Iraq was put on the fast track to war in 2002, when George Bush identified it, along with Iran (that archnemesis of Iraq) and North Korea (4000 miles away), as an axis of evil. The intelligence community’s speculated on Iran going nuclear since the 1990s. By 2002, North Korea had been dabbling with nuclear weapons for years. In 2003, North Korea withdrew from the Nuclear Non-Proliferation Treaty, and in 2009 it announced it had nuclear weapons. It has performed at least three tests in the last 16 months. North Korea, too, is the U.N.’s baby.

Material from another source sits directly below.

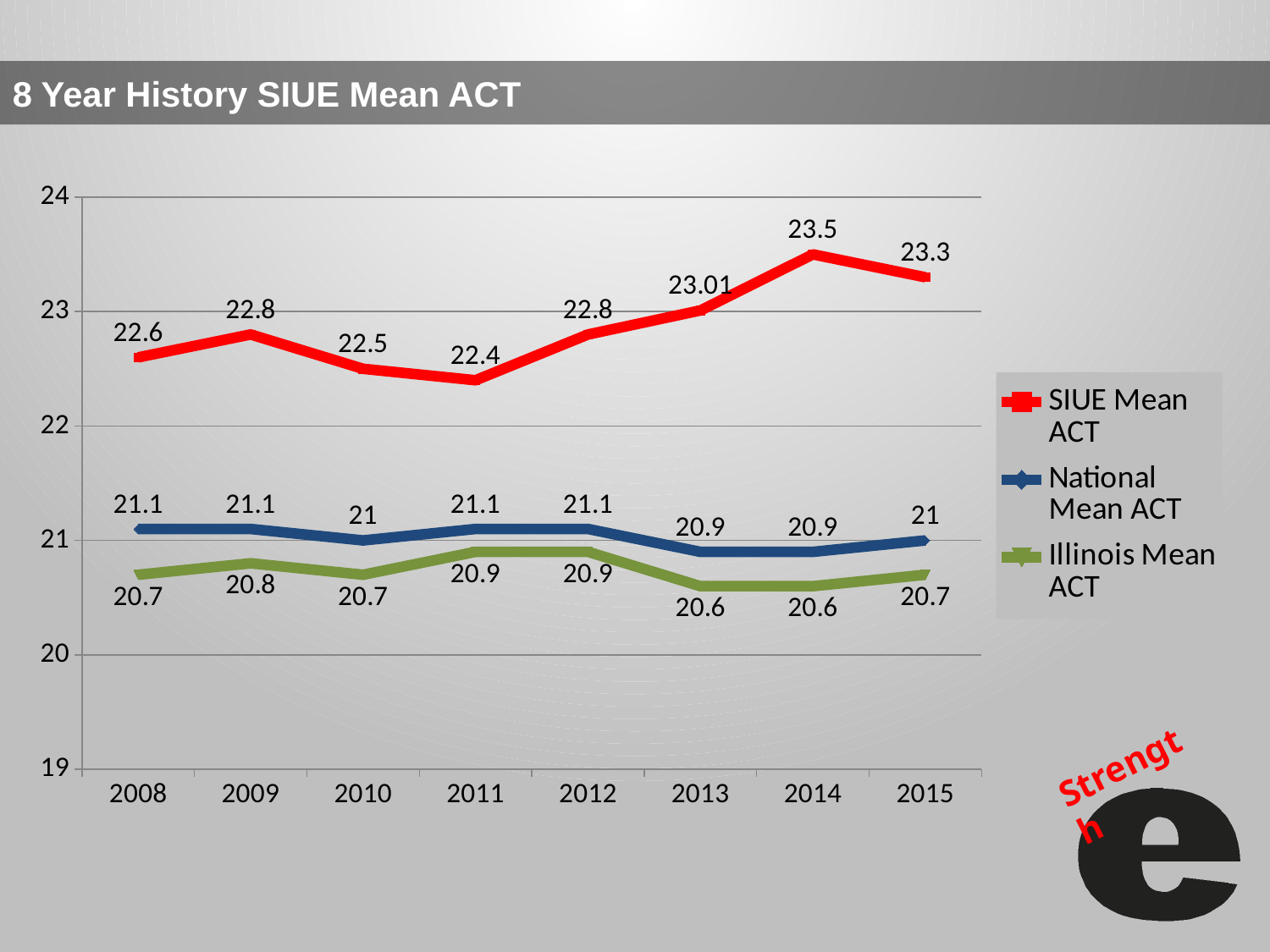
Which is larger in 2012: the National Mean ACT or the Illinois Mean ACT? National Mean ACT Does the SIUE Mean ACT rise or fall from 2011 to 2014? Rise How many years are shown on the x axis? 8 In which year is the SIUE Mean ACT lowest? 2011 In which year is the SIUE Mean ACT highest? 2014 What kind of chart is shown on the slide? Line chart How many series does the legend list? 3 What is the Illinois Mean ACT value for 2009? 20.8 What is the National Mean ACT value for 2013? 20.9 What is the SIUE Mean ACT value for 2014? 23.5 What is the difference between the SIUE Mean ACT and the Illinois Mean ACT in 2015? 2.6 Is the SIUE Mean ACT for 2013 greater or less than 23? greater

The participation of U.S. forces in the Korean War in 1950 came as a result of U.N. Security Council Resolution 83. The war ended (?) in an armistice and stalemate along a boundary close to the one that existed at the beginning of the conflict. That armistice called for a “peaceful settlement of the Korean question,” which hasn’t happened yet.
U.N. Security Council resolutions were also used to support the U.S. pursuing Al Qaeda and the Taliban in Afghanistan (Resolution 1368, passed on September 11, 2001) and, most recently, to authorize NATO-led intervention in Libya (Resolution 1973, passed March 17, 2011, just two days before NATO entered the civil war). That intervention, and the expansion of the drone war to as far as Yemen and Somalia, and the deployment of U.S. troops in Africa, from Uganda to Niger (in support of the French-led intervention in Mali), and the increased agitation for intervention in Syria suggest few real lessons were learned in Iraq.
Ed Krayewski is associate editor of Reason 24/7.
Peter Beinart was wrong about the Iraq war in 2003, when he was a leading liberal hawk. But today he’s right about the idea behind it: “The real Bush doctrine was neither about democracy nor terrorism; it was about containment and deterrence. Throughout the Cold War, hawks had repeatedly questioned both strategies.” Neoconservatives and other hardliners hated the realpolitik of Nixon, Ford, and even Reagan. They demanded direct confrontation with America’s enemies: regime-change by covert action or pre-emptive war. At last, after 9/11, they got to put the theory into practice.
Afghanistan wasn’t enough—that war was a reaction. Iraq would be a revolution, the first domino in a chain that would remake the Middle East. Saddam Hussein’s (nonexistent) weapons of mass destruction supplied grounds for war. But its planners and promoters, from Dick Cheney to Christopher Hitchens, always imagined neutralizing a fictitious nuclear program as only the beginning of great things. The war would liberalize Islam, destroy Al Qaeda, bracket Iran, and create a hospitable environment for Israel. Advocates dismissed any question about the costs. They turned it around: What would be the cost of not intervening?